BLD Plantation to develop 6,000ha in Sarawak

Wednesday June 18, 2008 The Star Online, Malaysia

BLD Plantation to develop 6,000ha in Sarawak

By JACK WONG

BLD Plantation Bhd will invest some RM110mil to develop 6,000ha of new oil palm plantations in Sarawak in the next three years.

Executive chairman Datuk Henry Lau Lee Kong said the company would be aggressive in its new planting programme as more than half of its 53,000ha land bank had not be developed.

He said it was timely to increase the planted area as prices of crude palm oil (CPO) had been good. The group currently has about 23,000ha planted with oil palm, with half of the plantations already producing fresh fruit bunches (FFBs).

“In three years, another 6,300ha of matured planted areas will be added,” Lau told StarBiz after the company AGM yesterday.

Last year, the group’s FFB production increased 3.6% to 211,000 tonnes. This is expected to grow to 266,000 tonnes this year, 290,000 tonnes next year and 320,000 tonnes in 2010.

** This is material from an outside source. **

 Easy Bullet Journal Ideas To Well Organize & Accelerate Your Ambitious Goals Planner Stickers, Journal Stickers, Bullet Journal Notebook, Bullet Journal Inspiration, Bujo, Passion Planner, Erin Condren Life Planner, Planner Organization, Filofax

Lau said expanding the group’s planted hectarage would also ensure an increasing supply of related products to feed its palm oil mill, refinery and kernel crushing plant.

Datuk Henry Lau Lee Kong
Wholly-owned subsidiary Kirana Palm Oil Refinery Sdn Bhd has invested more than RM100mil in a refinery and a dry fractionation plant in Bintulu. Both plants are now on trial production and are expected to begin commercial production next month.

The refinery, which has a processing capacity of about 1,200 tonnes of CPO a day, is now producing refined bleached and deodorised palm oil, palm olein, palm stearins and palm fatty acids distillate.

The kernel crushing plant has a daily capacity of 300 tonnes. Its products include crude palm kernel oil and palm kernel expeller.

BLD Plantation would continue to look out for good plantation land locally, Lau said, adding, however, that it had no plans to expand its plantation business to Indonesia yet.

“The promotions on use of biofuels by the European and other governments, as well as the recent import duties cut in India on edible oils to curb inflation, augur well for the palm oil industry.

“In view of the tighter supply of global oils and fats and the price volatility of CPO, it is expected that the outlook for the industry will remain positive,” he added.

For the year ended Dec 31, 2007 (FY07), group revenue rose 13% to a record RM152mil from RM134mil in FY06.

Net profit more than doubled to RM37.8mil in FY07 from RM16.9mil previously.